Basic R tools

Introduction

In this script I take a very simple dataset and walk through, step by step, how to

Enter the data as vectors
Summarize the data (mean, variance, etc)
Make histograms and boxplots
Outline a script for making future plots
Conduct a t-test

I plan on adding

Calculate an effect size
Calculate the t-test by hand

Functions used in the script include: mean, var, sd, sqrt, length, sum, hist, boxplot, boxplot2, t.test

I have written this at a very basic level and I have built in a lot of redundancy, showing step by step how things are done, providing alternate ways of accomplishing the same thing, and building up elements in plots step by step.

Data Entry

There two mains ways to get data into R. First, you can enter it by hand, or second, you can load it from an external file, usually generated from Excel.

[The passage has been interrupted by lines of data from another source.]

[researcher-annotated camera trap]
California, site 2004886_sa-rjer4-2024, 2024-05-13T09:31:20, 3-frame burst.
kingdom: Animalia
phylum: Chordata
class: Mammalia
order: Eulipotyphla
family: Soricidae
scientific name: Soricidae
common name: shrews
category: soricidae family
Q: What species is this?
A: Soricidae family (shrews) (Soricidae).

In this example I'll enter a very simple dataset from Sokal and Rohlf's 4th edition of Biometry, published in 2012, on page 120. The data is originally from a study by Thomson and Randall-Maciever (1905). These particualr data are measurements of the skulls of Egyptians from two time periods, 3300 BC and 150 AD. They represent two small, independent samples. They question is whether there is any difference between the means of the data.

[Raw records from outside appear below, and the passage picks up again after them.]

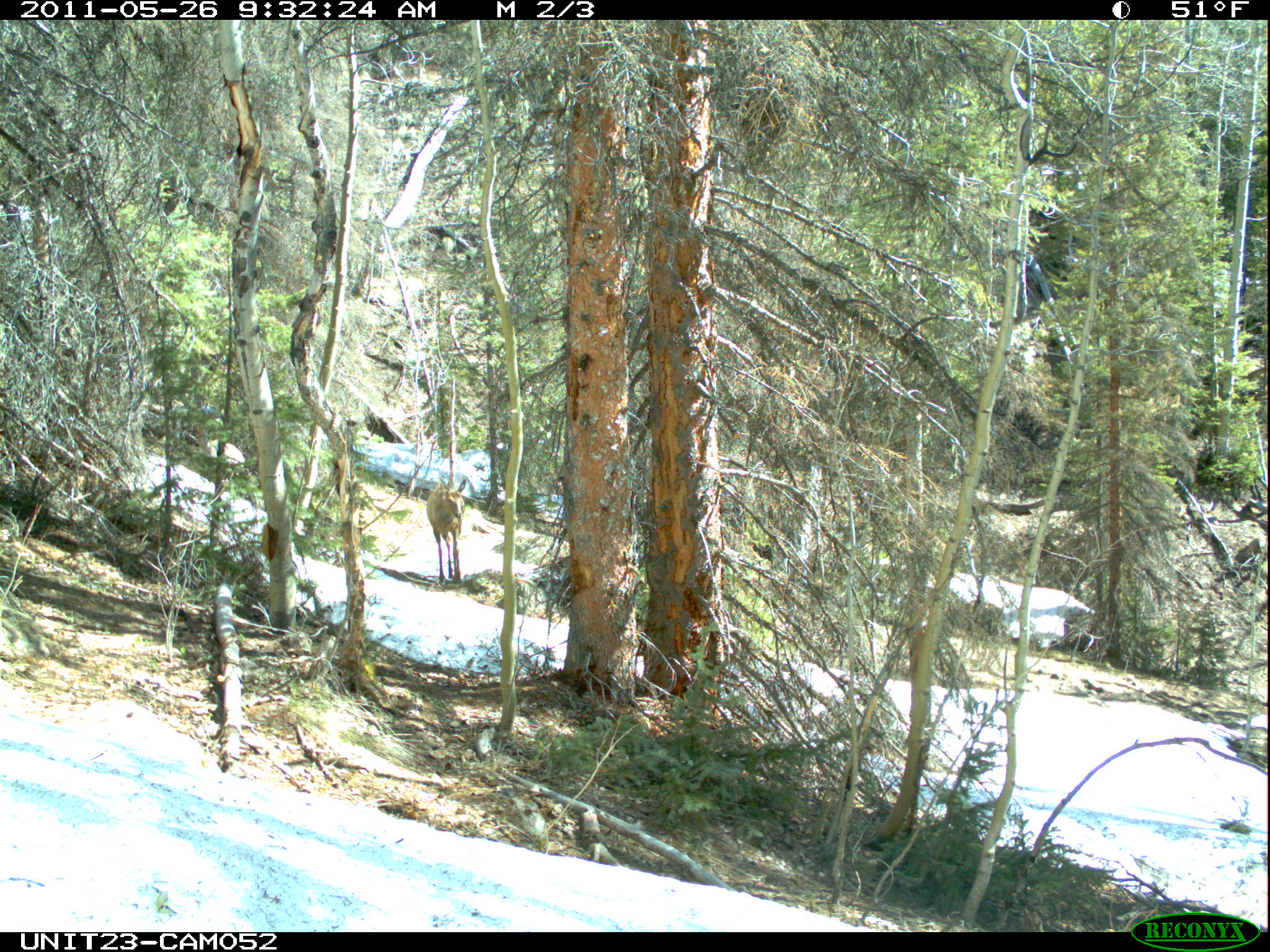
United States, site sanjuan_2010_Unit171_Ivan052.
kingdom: Animalia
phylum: Chordata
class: Mammalia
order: Artiodactyla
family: Cervidae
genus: Cervus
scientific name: Cervus elaphus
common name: red deer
Cervus elaphus (red deer).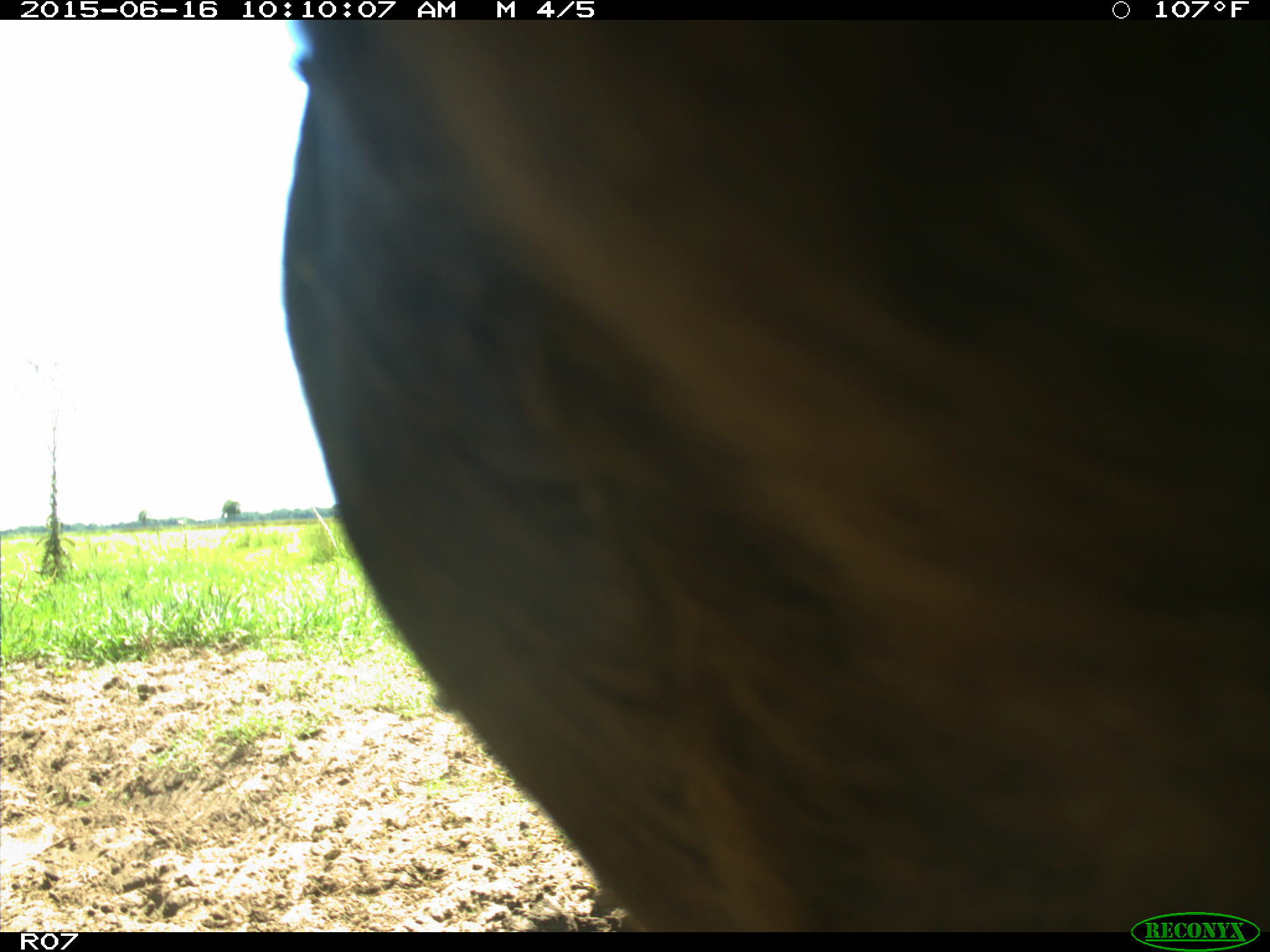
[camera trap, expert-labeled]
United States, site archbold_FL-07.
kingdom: Animalia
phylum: Chordata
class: Mammalia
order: Artiodactyla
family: Bovidae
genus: Bos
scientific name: Bos taurus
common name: domestic cow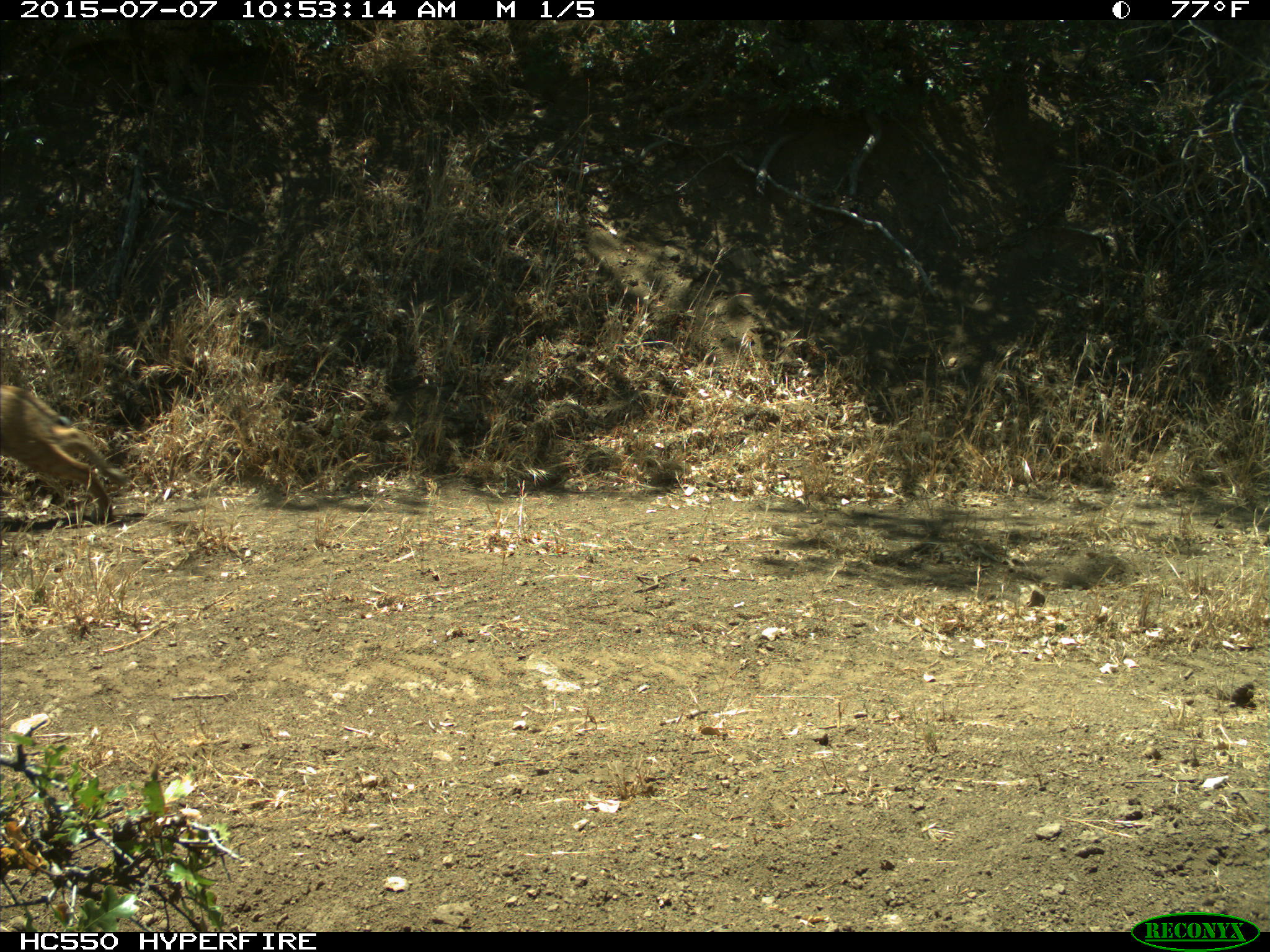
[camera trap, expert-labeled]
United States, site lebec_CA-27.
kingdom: Animalia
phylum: Chordata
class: Mammalia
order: Carnivora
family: Felidae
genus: Lynx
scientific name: Lynx rufus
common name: bobcat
Lynx rufus (bobcat).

First, I'll enter the data by hand into two R objects. This is done using the assignment function, <- and the “combine values into a vector” function c(). Each value is separated by a comma. For sample problems and very small data sets this is fast way to enter day, and it keeps your data within your R script file.

# Data from pg 120 of Sokal and Rohlf (2012) The 3300 BC data, n = 8
BC <- c(131, 126, 131, 132, 135, 137, 130, 132)

# The 120 AD data, n = 10
AD <- c(147, 130, 137, 129, 135, 128, 138, 136, 145, 134)

Basic Data Exploration

R has many basic functions for examining data. They are very similar to those found in Excel, except you don't have to do any clicking and dragging. Let's take a look at sume of the basic characteristics of these two vectors of skull data

First, the mean of each one.

mean(BC)

## [1] 131.8

mean(AD)

## [1] 135.9

We can see that the means are fairly similar. We will later use a t-test to determine if this difference is “significant.”

How about the variance?

var(BC)

## [1] 10.79

var(AD)

## [1] 40.1

The variance of the two samples are pretty different. However, because the sample sizes are small they might not be significantly different. The standard t-test, as well as its big brother ANOVA, assume that the variances of the two groups are not statistically different. Violations of this assumption can sometimes cause problems with ANOVA, though you will often here the phrase “ANOVA is robust to violation of assumptions.” Often this is true, but it can, and its good to get into the practice of paying attention to such things. Also, for t-tests its easy to run in R a slightly modified test that does not assumse equal variances.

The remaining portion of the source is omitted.